*GIVEN RECORDS*:
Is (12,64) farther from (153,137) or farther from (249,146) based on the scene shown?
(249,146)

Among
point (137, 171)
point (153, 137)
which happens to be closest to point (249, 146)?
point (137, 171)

*EXERCISE GOAL*:
Reproduce each of the records above word for word.

*REPLY*:
Is (12,64) farther from (153,137) or farther from (249,146) based on the scene shown?
(249,146)

Among
point (137, 171)
point (153, 137)
which happens to be closest to point (249, 146)?
point (137, 171)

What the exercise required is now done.